The Sierra Club called and asked if they could come out for a visit, and of course I said yes. Folks routinely drop in to see the pretty gardens that have been on TV over the years.
They asked about lunch, and I told them I’d take care of that, expecting a carload or two.
A week before the visit, the telephone rang again. “32 people wanted to come, is that too many? “Bring them on!”
Two days before the phone call said 53 people had signed up. I called Mary and said, “Help!”
On Friday night a cherry-rhubarb crisp was coming out of the oven as the cornbread went in. Crock-pots full of homegrown beans, beef and pork were bubbling. Butternuts from last fall filled a few baking dishes too.
Morning saw a few more pies appear, a big pot of rice boiling, and a salad-making frenzy. I managed a few deep breaths before 10, when the driveway became alive. A wonderful array of gardeners soon swarmed the front yard, mingling and pointing at plants.
Down at the garden I explained our operation. By juggling cattle and hay around, the farm is able to export 50,000 pounds of produce annually without bringing in fertilizers. A group of folks in Nashville cover the farm’s budget in exchange for the farm’s production, minus what my friends and neighbors can eat. All questions will be answered with the word “compost”.
Then the questions started coming. Gardener’s are great. With enthusiasm, they want to learn everything. We talked, toured and tasted, enjoying a walk despite the heat. A couple of hours disappeared, and dinner was ready.
After grace, plates and bowls were filled and devoured, as dish after dish kept appearing from the magical kitchen. Lovely chatter and laughter rand around the tables as we informally get to know each other a little.
A request for an heirloom tomato plant led a bunch to the cold frame, where I dug out pinks, yellows, big reds and past plums for all who wanted them. I offered kale seed too, and a tour of the other farm.

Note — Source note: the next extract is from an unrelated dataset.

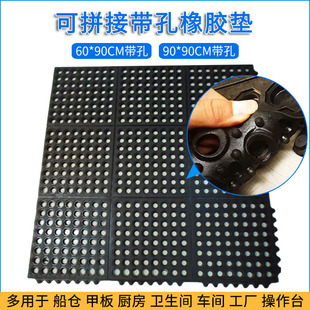 Wear-Resistant Cut Out Black Rubber Floor Mats, Kitchen Artifacts, Rubber Anti-Slip Mats, Oil-Proof, Waterproof and Anti-Fall Restaurant and Hotel Floor Mats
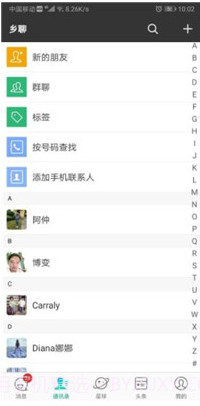乡聊(乡聊下载安装)v1.6.5 安卓免费版截图2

Three carloads followed me to a big potato field, but the midday sun sent us to the creek. After a dip, all but two went home. A visit to the orchard found ripe cherries galore, but didn’t I have work to do? Well, yes.
So we finished day light planting a quarter acre garden with silver queen sweet corn. A heavenly float in the pond, lit up by starlight, ended with farewell to new friends. A big thank you to all who came, and to the ever-helpful, Long Hungry crew.